Step 3: Running integration tests

  • running Selenium tests which where recorded with firefox
  • each test does: - login test
  • use case test

Step 4: Automated deployment (when the integration tests succeed)

  • creates a deployment zip package
  • populates the zip with a file structure for the Acceptance environment and production environment
  • runs a nodejs javascript to edit the config files and set them to the correct values in each environment directory structure
  • updates the README in the main directory with instructions
  • the zip package that is ready to be deployed is uploaded to our configuration management system

DEVOPS tools of the trade

One of the important concepts that came to DEVOPS from the Extreme Programming guys was Continuous Integration. It means you build and assemble together daily all the software that has been developed for your product and runs tests if it all still works.

Diagram CD
CI workflow

When someone made an error or introduced a sneaky bug that breaks the product (we call it ‘regression’), it is immediately clear and this way it can be handled before shipping.
I really like this idea (as a system engineer) and I have introduced this concept to our software some years ago. Although many tools for build automation and integration exist let me first mention the (real) big ones. I will explain which one we used in a new post.

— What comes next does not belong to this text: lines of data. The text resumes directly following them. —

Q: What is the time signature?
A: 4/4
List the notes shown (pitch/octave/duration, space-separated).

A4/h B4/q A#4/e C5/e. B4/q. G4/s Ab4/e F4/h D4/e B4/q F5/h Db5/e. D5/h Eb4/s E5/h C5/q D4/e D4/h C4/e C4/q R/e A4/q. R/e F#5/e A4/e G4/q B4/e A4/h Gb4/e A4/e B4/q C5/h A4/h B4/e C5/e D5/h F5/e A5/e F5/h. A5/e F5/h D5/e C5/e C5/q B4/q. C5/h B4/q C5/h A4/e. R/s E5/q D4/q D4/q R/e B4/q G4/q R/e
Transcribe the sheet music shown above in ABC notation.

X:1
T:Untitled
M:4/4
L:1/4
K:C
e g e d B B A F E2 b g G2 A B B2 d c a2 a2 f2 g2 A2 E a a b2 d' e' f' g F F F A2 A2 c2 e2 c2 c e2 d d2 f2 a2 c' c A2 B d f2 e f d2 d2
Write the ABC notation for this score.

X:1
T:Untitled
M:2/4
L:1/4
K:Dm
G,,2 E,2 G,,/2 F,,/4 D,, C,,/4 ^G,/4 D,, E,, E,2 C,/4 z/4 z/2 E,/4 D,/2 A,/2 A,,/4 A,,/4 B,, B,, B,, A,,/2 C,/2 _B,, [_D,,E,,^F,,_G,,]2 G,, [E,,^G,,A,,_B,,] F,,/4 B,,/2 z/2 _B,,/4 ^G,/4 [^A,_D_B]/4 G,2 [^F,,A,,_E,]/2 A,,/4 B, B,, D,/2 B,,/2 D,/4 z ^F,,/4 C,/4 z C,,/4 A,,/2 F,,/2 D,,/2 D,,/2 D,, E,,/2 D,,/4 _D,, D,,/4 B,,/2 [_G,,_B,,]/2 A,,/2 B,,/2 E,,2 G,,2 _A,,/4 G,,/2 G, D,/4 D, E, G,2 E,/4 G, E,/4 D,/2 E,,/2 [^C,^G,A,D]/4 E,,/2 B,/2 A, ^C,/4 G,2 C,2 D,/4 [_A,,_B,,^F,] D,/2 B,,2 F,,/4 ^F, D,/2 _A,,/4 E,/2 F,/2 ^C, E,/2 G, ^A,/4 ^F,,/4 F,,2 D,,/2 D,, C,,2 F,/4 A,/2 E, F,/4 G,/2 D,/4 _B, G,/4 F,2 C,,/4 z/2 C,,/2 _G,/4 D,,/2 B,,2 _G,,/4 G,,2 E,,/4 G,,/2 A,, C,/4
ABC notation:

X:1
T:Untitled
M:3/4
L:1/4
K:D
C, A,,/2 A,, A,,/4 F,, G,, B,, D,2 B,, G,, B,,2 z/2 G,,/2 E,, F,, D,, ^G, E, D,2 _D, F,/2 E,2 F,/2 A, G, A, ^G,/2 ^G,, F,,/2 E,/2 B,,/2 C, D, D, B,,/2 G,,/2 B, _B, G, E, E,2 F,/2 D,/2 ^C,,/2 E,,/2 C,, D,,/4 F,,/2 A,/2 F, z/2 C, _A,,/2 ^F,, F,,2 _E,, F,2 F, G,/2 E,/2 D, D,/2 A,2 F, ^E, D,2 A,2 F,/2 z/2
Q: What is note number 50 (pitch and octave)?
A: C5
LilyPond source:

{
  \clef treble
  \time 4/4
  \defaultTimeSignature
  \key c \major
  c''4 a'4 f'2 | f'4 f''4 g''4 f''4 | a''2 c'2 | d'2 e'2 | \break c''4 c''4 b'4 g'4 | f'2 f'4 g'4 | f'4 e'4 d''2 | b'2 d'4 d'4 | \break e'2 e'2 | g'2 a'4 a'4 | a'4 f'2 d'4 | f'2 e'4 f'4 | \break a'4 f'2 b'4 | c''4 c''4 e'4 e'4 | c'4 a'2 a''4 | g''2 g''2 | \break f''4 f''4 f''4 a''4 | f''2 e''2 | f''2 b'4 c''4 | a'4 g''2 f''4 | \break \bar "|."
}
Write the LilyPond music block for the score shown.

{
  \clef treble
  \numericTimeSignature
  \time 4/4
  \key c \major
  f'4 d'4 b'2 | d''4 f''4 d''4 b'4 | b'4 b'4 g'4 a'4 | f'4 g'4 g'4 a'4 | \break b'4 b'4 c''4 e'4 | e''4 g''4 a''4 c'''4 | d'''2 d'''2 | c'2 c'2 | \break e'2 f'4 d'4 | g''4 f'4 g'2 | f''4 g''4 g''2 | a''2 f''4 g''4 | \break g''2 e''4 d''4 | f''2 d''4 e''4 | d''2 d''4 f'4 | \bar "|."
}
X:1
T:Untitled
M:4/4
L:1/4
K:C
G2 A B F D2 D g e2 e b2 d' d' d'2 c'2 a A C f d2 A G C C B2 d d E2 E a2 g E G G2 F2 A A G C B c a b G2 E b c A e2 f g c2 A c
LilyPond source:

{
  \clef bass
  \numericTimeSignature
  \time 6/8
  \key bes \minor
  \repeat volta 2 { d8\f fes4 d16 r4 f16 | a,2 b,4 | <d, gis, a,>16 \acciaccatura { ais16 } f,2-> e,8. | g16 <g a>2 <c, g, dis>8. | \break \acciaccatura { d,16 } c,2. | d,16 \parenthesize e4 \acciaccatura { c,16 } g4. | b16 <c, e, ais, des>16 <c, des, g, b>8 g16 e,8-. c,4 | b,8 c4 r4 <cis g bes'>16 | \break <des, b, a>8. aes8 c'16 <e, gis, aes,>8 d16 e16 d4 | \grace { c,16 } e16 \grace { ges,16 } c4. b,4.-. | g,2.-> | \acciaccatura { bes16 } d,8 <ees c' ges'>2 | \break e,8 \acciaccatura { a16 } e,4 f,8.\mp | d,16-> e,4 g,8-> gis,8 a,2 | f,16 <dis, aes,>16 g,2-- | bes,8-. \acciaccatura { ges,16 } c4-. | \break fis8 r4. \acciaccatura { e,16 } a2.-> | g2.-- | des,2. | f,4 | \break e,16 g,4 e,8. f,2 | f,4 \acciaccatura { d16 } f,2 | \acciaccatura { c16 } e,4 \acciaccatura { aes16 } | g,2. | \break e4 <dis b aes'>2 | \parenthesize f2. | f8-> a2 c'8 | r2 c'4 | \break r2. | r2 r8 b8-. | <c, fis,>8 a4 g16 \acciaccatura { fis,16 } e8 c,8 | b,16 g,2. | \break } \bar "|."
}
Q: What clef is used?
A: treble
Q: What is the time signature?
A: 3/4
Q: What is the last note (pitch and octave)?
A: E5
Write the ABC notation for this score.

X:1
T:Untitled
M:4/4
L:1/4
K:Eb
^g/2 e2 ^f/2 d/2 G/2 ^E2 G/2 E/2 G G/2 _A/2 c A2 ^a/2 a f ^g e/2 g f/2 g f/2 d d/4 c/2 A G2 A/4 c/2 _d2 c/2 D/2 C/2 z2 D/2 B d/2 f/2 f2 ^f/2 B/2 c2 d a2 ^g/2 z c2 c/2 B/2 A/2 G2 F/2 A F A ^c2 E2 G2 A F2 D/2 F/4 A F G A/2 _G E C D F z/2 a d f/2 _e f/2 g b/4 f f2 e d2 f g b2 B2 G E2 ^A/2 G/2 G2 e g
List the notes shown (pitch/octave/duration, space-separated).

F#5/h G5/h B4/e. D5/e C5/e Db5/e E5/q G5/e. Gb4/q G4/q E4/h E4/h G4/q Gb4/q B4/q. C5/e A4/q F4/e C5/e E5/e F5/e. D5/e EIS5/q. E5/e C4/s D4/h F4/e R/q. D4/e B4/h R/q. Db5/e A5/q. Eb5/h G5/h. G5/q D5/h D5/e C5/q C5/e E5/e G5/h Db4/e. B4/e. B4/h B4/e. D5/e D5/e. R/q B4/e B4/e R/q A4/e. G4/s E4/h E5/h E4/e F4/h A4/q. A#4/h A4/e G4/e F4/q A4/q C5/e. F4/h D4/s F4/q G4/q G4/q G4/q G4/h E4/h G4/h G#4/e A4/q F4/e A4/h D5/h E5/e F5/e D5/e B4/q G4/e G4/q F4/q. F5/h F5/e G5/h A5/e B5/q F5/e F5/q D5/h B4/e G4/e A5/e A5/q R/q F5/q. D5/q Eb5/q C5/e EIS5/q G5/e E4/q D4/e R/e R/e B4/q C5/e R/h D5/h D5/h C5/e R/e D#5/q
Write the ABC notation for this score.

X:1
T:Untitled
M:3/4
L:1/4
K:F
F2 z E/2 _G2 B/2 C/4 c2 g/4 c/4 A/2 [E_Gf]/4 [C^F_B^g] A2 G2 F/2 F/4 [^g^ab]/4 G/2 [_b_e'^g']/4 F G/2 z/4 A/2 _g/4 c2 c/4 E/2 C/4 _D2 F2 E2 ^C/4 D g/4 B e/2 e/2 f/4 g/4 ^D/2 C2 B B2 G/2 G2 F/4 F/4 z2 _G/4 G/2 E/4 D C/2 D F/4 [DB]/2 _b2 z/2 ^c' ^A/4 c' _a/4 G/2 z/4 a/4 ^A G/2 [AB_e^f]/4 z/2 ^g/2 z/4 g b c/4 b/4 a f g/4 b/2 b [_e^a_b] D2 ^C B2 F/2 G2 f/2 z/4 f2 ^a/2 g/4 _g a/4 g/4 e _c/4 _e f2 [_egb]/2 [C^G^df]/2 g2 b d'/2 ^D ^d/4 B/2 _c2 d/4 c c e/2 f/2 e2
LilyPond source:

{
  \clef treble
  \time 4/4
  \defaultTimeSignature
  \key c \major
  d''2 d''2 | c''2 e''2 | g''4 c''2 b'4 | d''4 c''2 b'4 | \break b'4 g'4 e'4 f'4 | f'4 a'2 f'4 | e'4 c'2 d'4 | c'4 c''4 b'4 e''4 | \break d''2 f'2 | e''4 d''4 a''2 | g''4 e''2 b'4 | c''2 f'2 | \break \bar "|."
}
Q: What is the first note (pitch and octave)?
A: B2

A server deployed in a Tomcat servlet container for running automated builds and the plugins and workflow structure allow you to connect to Configuration management tools, testservers, name it.. You can hook it up to your desired versioning system like git or svn. For instance, you can trigger a build when a developer commits new code and build the source code and run tests afterwards (or deploy to some environment). This has been around for some time and their plugin system is quite rich. You can integrate anything with Jenkins.


Created by Jetbrains who also make beautiful IDE’s (IntelliJ, Webstorm). Arguably the same features as Jenkins but it seems to be more Microsoft friendly.


The CI system by Atlassian also delivers features for building and testing of software in a workflow. The strongpoint of this solution is that it ties in neatly with other Atlassian products like Jira and Confluence. It is based on Open Source tooling.

Team foundation Server (TFS)

Microsoft’s entry is this market. It can handle not just building and testing alone but it offers release management and projectmanagement capabilities as well. It combines nicely with all Microsoft server products (of course). I used to vote against it because I don’t like the idea of vendor lock-in, but with the new wind blowing inside Microsoft introduced by their CEO Nadella and their embrace of Open Source.. Could work in a heterogeneous environment.